§ **Aim of the task**:
Verbatim output of the lines below is required, with the images omitted.

§ **Dataset entries**:
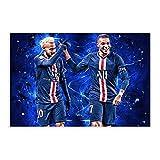 Neymar und Mbappe Fußball Sport Poster Leinwand Poster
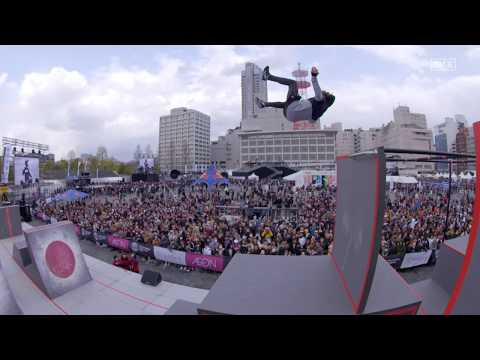 Best of FIG Parkour World Cup | FISE World Series Hiroshima 2018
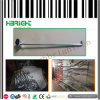 Single Line Galvanized Metal Display Hooks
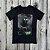 Camiseta T-Shirt Masculina - O Cavaleiro da Peste - Imagem 5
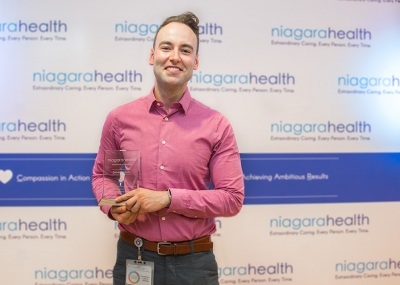 Niagara Health celebrates Awards of Excellence recipients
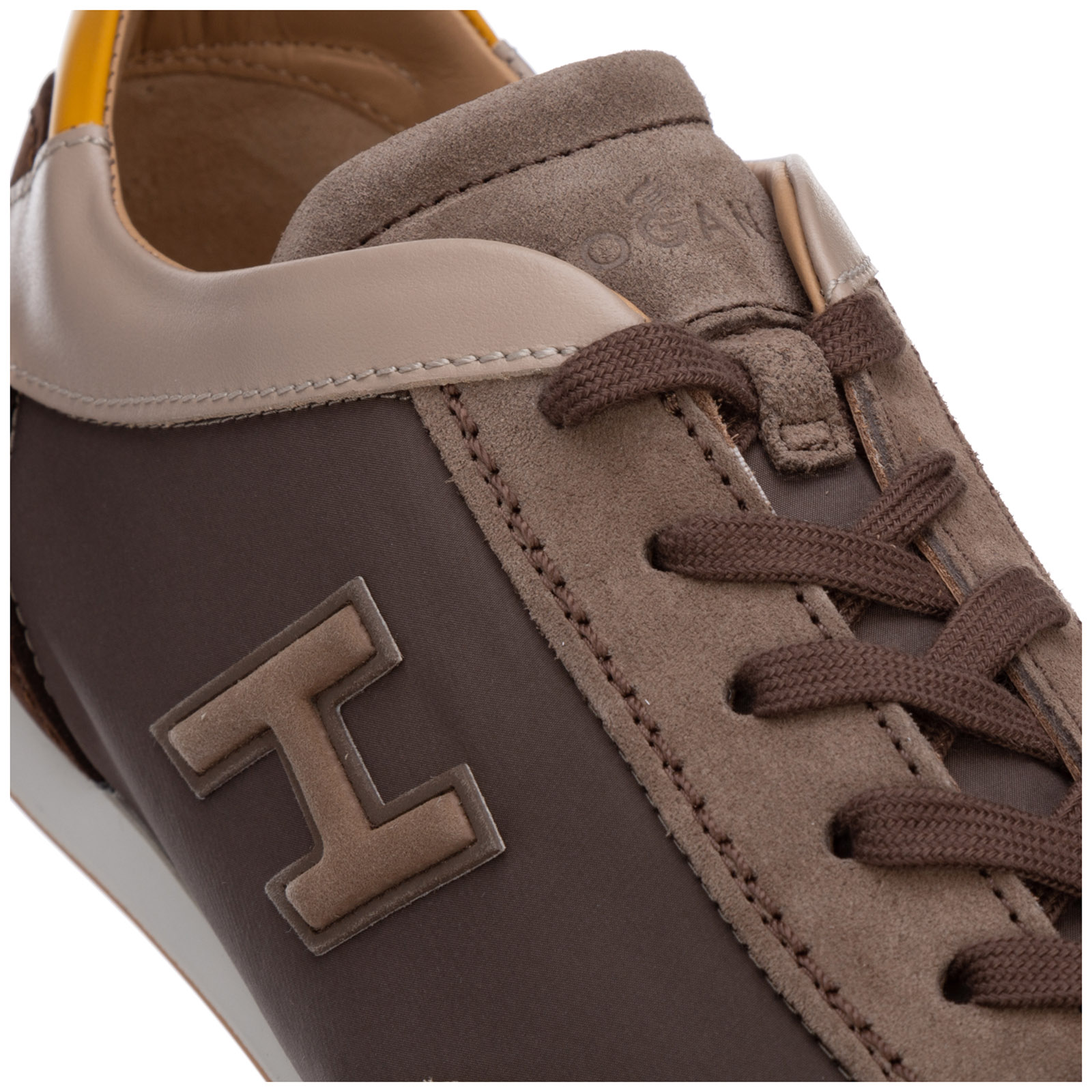Men's shoes trainers sneakers olympia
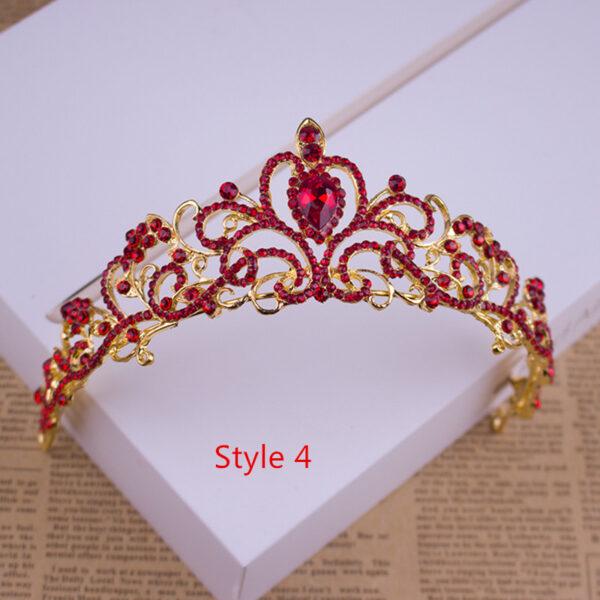 Bride Princess Crown For Wedding Birthday Accessories NLC11_4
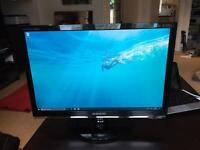 "Samsung 22"" Monitor with 2ms refresh rate"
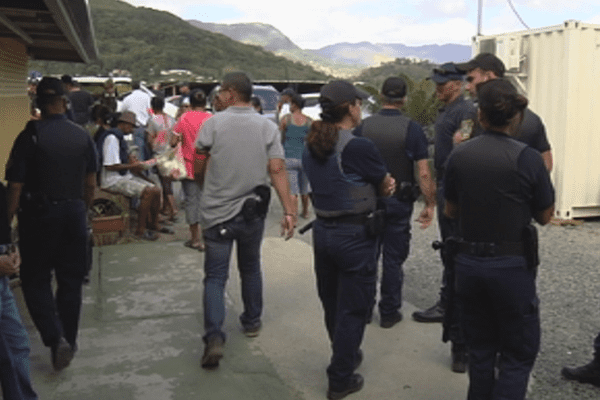 Descente de police dans un bingo illégal à Nouméa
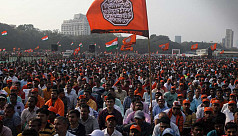 Regional Indian party organizes rally...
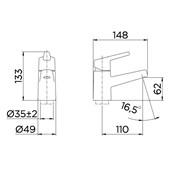 "Misturador Monocomando para Banheiro Docol Nexus Mesa 1/2"" Cromado - 00494506"
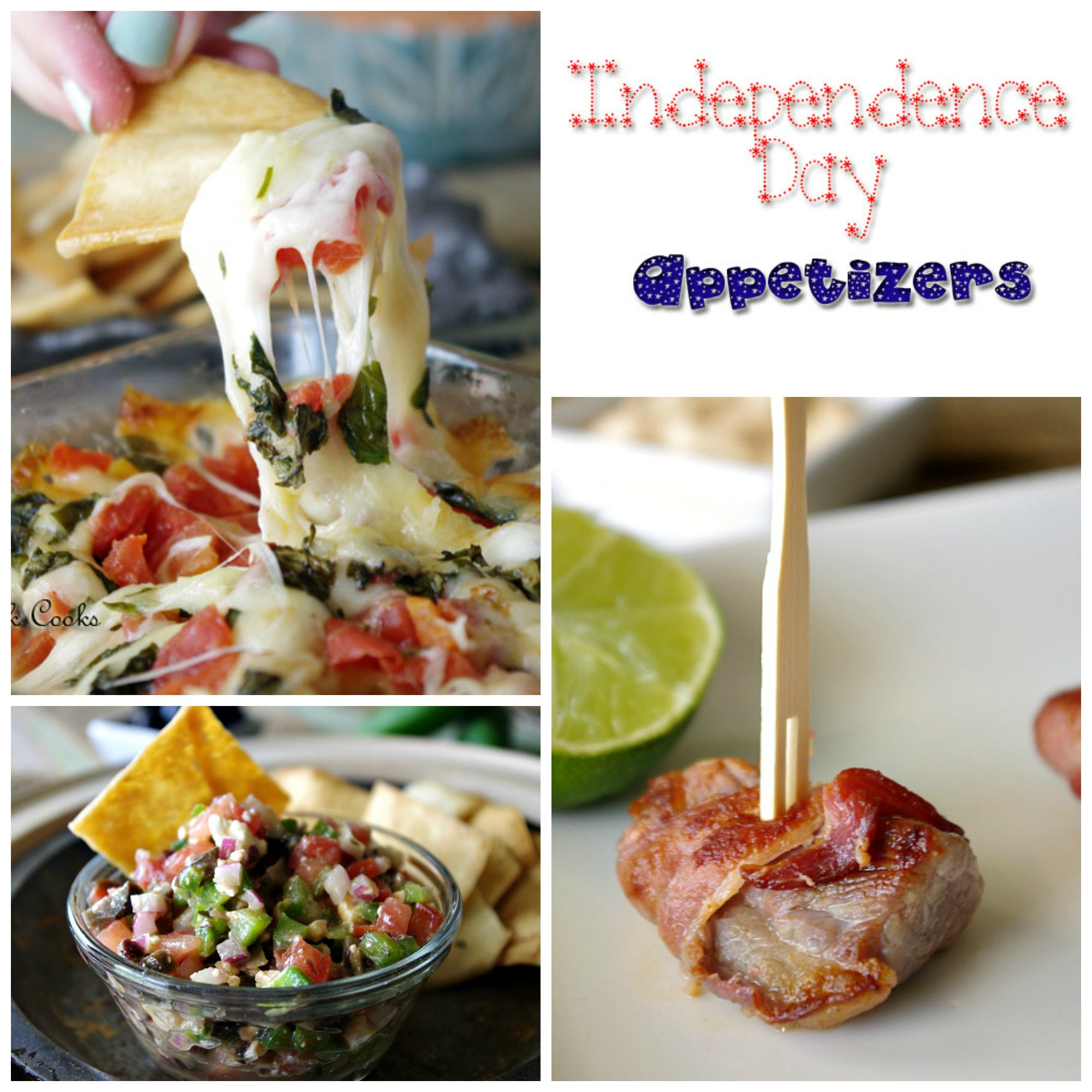 4Th Of July Appetizers  Independence Day Appetizers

§ **Answer for the task**:
 Neymar und Mbappe Fußball Sport Poster Leinwand Poster
 Best of FIG Parkour World Cup | FISE World Series Hiroshima 2018
 Single Line Galvanized Metal Display Hooks
 Camiseta T-Shirt Masculina - O Cavaleiro da Peste - Imagem 5
 Niagara Health celebrates Awards of Excellence recipients
Men's shoes trainers sneakers olympia
 Bride Princess Crown For Wedding Birthday Accessories NLC11_4
 "Samsung 22"" Monitor with 2ms refresh rate"
 Descente de police dans un bingo illégal à Nouméa
 Regional Indian party organizes rally...
 "Misturador Monocomando para Banheiro Docol Nexus Mesa 1/2"" Cromado - 00494506"
 4Th Of July Appetizers  Independence Day Appetizers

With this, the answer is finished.